22 février 2012
Le garage solidaire de Plaintel ne se fera pas. Le projet est abandonné, faute de budget suffisant. «Je ne peux pas entraîner des gens dans cette aventure sans garanties; ce ne serait pas raisonnable», confie Yves Morvan, président de l'association qui gère le garage solidaire de Carhaix (29), à l'origine du projet costarmoricain.
Il manque 30.000 EUR
Malgré une forte opposition des professionnels de l'automobile, via le CNPA, le garage solidaire n'était pourtant qu'à une étincelle de la mise en route. L'association avait recueilli 88.000 EUR pour financer l'investissement et 60.000 EUR de fonds de roulement pour l'année. «Par ailleurs, nous demandions un accompagnement des contrats aidés par le conseil général, soit environ 80.000 EUR, comme cela se pratique dans le Finistère. Mais, dans les Côtes-d'Armor, les règles de calcul sont différentes.

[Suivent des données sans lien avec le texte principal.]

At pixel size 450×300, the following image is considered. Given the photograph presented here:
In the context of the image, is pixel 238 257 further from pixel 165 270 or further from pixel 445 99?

Le conseil général, quand il accorde un euro, ne débloque que 50 centimes du Fonds social européen, contre un euro dans le Finistère. Résultat, il nous manque près de 30.000 EUR», affirme Yves Morvan. «On aurait pu, peut-être, se débrouiller la première année avec l'aide de fondations. Mais l'année suivante, cela aurait été trop aléatoire».
Onze emplois à la clef
«Il existe des règles applicables à l'ensemble des chantiers d'insertion auxquelles on ne peut pas déroger», explique Philippe Meslay, vice-président du conseil général en charge des affaires sociales: «Je précise toutefois que, par ailleurs, nous apportions une aide substantielle à l'investissement à la mise en place du chantier. Je regrette que ce garage ne voie pas le jour car on en a besoin». «Ce garage n'est pas seulement un chantier d'insertion, c'est aussi une plate-forme de mobilité», répond Yves Morvan: «À Carhaix, grâce à notre système de location, ce sont 120 personnes qui ont pu avoir ou garder un emploi, pour un coût de quatre centimes au kilomètre, sans parler des 600 voitures réparées par ailleurs. Il faut savoir que dès qu'une personne sort du RSA, c'est 7.000 EUR d'économie par an pour la collectivité. À Plaintel, il y avait onze emplois à la clef».